- **Document passage**
Estimation of the number of HCV-positive patients in Italy

Gardini, Ivan, Bartoli, Marco, Conforti, Massimiliano, Mennini, Francesco Saverio and Marcellusi, Andrea (2019) Estimation of the number of HCV-positive patients in Italy. PLoS ONE, 14(10), e0223668. ISSN (online) 1932-6203


Background: HCV is one of the main causes of cirrhosis, hepatocellular carcinoma (HCC) and liver transplantation. Aim: The aim of this study was to estimate the number of living individuals diagnosed with hepatitis C in Italy. This study also aimed to stratify these subjects as diagnosed and cured, diagnosed awaiting a cure, and undiagnosed (individuals who were not diagnosed, living or lived with hepatitis C). Methods: To quantify the number of ill patients in Italy, an inquiry was conducted based on questionnaires submitted to three nationally representative regions, namely, Campania, Lazio and Piemonte, as representatives of the three main areas of Italy (North, Centre and South regions). The data were collected through a questionnaire to acquire demographic and clinical information on patients in the participating hospitals. The questionnaires contained 6 questions on sex, age, region of residence, disease condition, type of exemption and category. The questionnaires were administered individually to consecutive patients through face-to-face interviews conducted by specialised personnel in each centre. Data were collected between September 2017 and January 2018. Results: In total, 2,860 questionnaires were analysed. They were completed by the patients (55% male), who had an average age of 61 years (64 years for women and 59 years for men). In total, 54% of the sample declared that they were still infected with HCV (1,548 patients out of 2,860 respondents), while the remaining subjects declared that they had been cured. The inquiry showed that 46.6% of the sample had at least a 016 exemption (chronic hepatitis), while more than 51% (1,469 interviewed patients out of 2,860 respondents) had a different type of exemption. Only 2% of the respondents declared that they had no exemption. Assuming that the analysed sample is representative of the actual HCV-positive population in Italy and considering the number of 016 exempt patients in the regional data, the model estimates that there are 443,491 cured and HCV-positive living patients and 240,043 ill patients who have yet to be treated. Conclusions: Although this study has limitations, it represents a considerable improvement over the previously available studies. This study can help decision-makers implement more effective strategic planning to eliminate hepatitis C.

- **Items listed in a dataset**

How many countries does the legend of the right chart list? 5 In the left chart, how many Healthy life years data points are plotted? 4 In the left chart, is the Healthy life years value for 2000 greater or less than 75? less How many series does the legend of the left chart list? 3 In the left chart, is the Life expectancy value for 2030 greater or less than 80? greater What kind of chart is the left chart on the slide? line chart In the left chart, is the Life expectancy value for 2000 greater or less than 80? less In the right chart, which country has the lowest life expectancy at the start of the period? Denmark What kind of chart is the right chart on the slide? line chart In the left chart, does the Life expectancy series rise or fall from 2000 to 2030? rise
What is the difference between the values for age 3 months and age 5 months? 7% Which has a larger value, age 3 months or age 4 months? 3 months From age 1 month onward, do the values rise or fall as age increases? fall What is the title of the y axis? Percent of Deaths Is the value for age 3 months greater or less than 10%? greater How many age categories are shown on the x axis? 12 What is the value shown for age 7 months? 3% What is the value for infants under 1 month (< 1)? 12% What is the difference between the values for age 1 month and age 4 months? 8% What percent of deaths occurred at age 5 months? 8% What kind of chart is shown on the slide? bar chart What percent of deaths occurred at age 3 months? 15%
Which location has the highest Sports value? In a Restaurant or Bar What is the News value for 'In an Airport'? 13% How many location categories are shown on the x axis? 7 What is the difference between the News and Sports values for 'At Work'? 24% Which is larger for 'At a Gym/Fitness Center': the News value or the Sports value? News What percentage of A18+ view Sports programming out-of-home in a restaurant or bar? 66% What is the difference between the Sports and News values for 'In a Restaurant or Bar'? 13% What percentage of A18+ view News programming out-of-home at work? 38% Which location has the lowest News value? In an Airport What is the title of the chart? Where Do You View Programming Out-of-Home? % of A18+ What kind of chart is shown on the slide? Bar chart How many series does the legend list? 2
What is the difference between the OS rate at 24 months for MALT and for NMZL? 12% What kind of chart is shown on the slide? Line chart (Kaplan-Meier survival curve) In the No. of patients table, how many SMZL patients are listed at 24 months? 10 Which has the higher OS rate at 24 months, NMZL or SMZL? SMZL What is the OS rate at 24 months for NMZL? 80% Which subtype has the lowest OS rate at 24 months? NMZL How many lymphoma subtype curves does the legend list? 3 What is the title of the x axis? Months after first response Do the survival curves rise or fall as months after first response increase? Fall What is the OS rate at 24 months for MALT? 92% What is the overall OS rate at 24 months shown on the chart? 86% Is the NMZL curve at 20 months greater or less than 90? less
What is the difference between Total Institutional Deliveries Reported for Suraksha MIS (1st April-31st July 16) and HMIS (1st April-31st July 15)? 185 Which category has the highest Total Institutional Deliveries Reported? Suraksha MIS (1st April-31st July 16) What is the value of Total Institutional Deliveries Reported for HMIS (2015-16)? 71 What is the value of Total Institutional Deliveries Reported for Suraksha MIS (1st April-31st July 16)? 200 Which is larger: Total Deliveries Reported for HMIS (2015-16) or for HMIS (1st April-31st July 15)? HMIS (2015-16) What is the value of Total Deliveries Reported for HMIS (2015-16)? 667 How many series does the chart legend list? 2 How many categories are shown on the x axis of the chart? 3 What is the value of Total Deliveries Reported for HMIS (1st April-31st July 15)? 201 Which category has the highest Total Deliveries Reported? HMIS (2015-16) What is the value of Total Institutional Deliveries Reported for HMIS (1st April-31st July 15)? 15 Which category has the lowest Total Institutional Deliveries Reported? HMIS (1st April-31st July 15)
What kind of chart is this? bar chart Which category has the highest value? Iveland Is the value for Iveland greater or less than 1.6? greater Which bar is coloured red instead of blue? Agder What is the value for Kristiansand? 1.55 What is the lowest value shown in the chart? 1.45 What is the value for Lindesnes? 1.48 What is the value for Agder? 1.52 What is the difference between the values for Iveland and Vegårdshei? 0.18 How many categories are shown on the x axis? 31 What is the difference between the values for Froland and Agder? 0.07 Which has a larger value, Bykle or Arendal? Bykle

- **Questions to answer**
1/ According to the abstract on HCV-positive patients in Italy, which three regions received the questionnaires?
2/ Summarize the abstract on HCV-positive patients in Italy in two sentences.

- **Written answers**
1/ Campania, Lazio and Piemonte.

2/ The study aimed to estimate the number of living individuals diagnosed with hepatitis C in Italy, drawing on 2,860 questionnaires completed through face-to-face interviews with patients in hospitals in Campania, Lazio and Piemonte between September 2017 and January 2018. Assuming the sample represents the actual HCV-positive population, the model estimates 443,491 cured and HCV-positive living patients and 240,043 ill patients yet to be treated, figures the authors say can help decision-makers plan the elimination of hepatitis C.